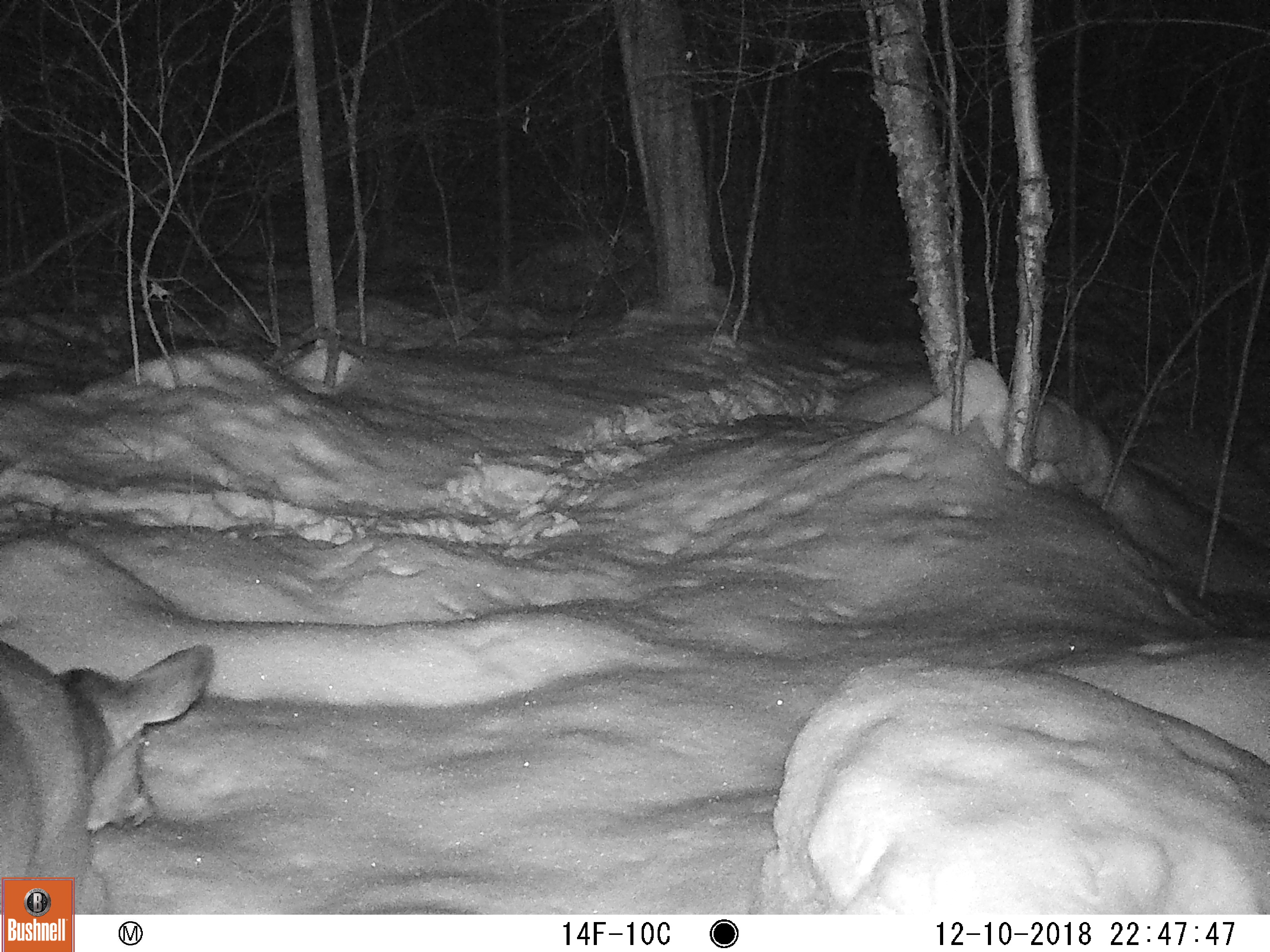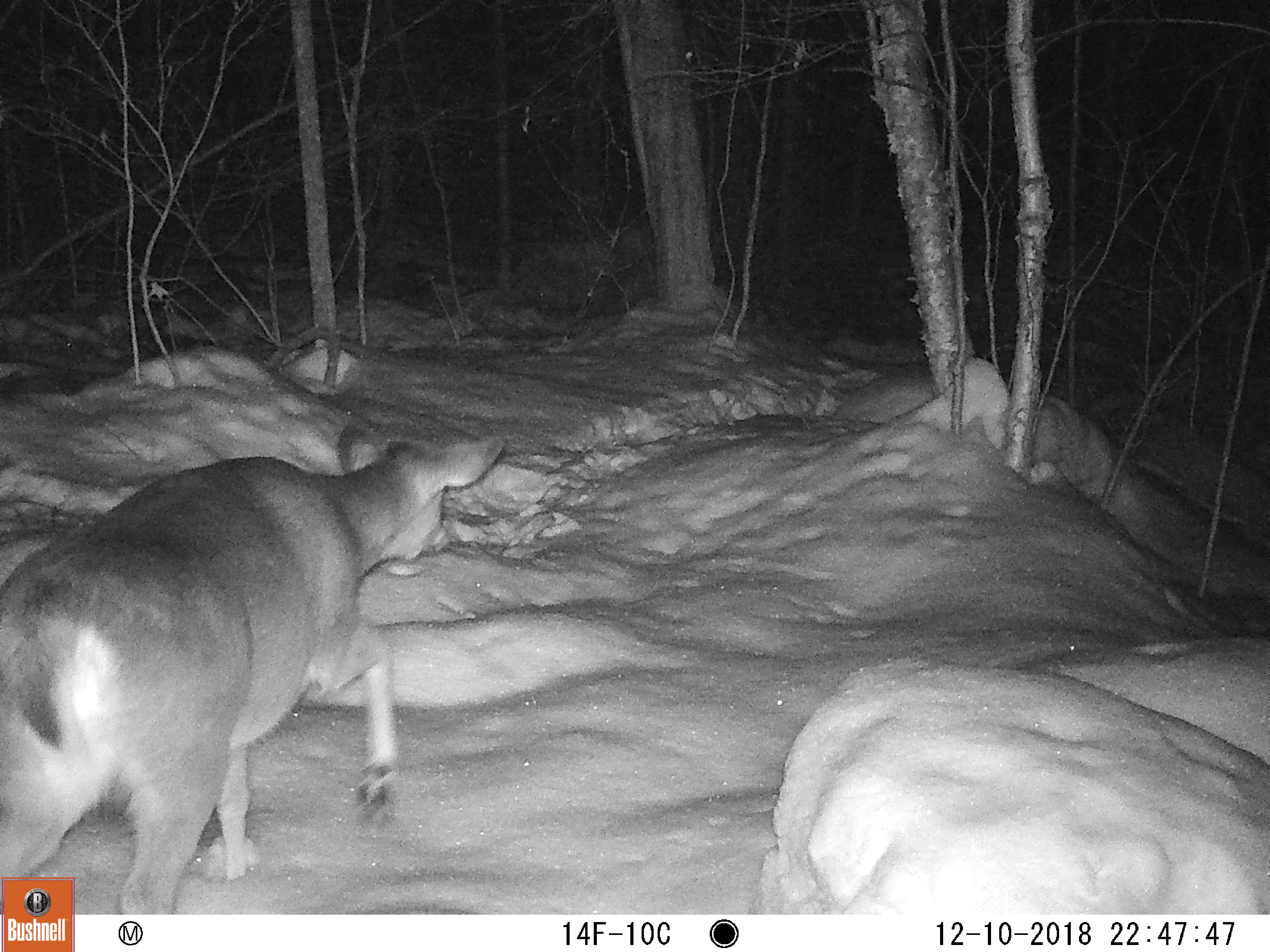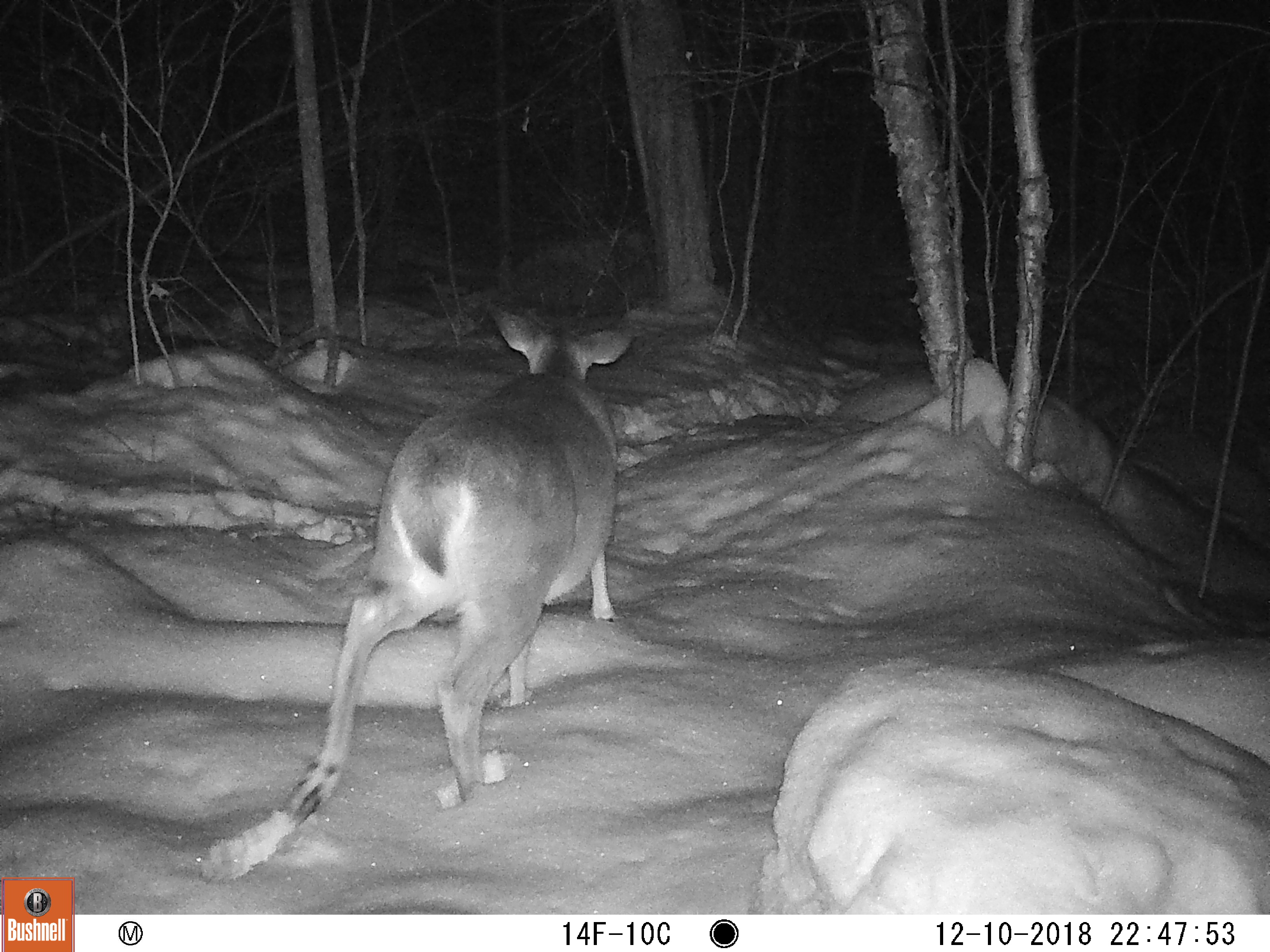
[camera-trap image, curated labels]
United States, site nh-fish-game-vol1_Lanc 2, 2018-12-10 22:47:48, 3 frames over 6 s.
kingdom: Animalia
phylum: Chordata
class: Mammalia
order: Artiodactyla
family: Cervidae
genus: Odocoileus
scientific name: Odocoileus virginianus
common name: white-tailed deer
◇ ◇ ◇
#### Your objective
Each line from the line holding "class: Mammalia" through the end of the material above is to be printed exactly, both ends included, and no other line is to appear.

#### Worked solution
class: Mammalia
order: Artiodactyla
family: Cervidae
genus: Odocoileus
scientific name: Odocoileus virginianus
common name: white-tailed deer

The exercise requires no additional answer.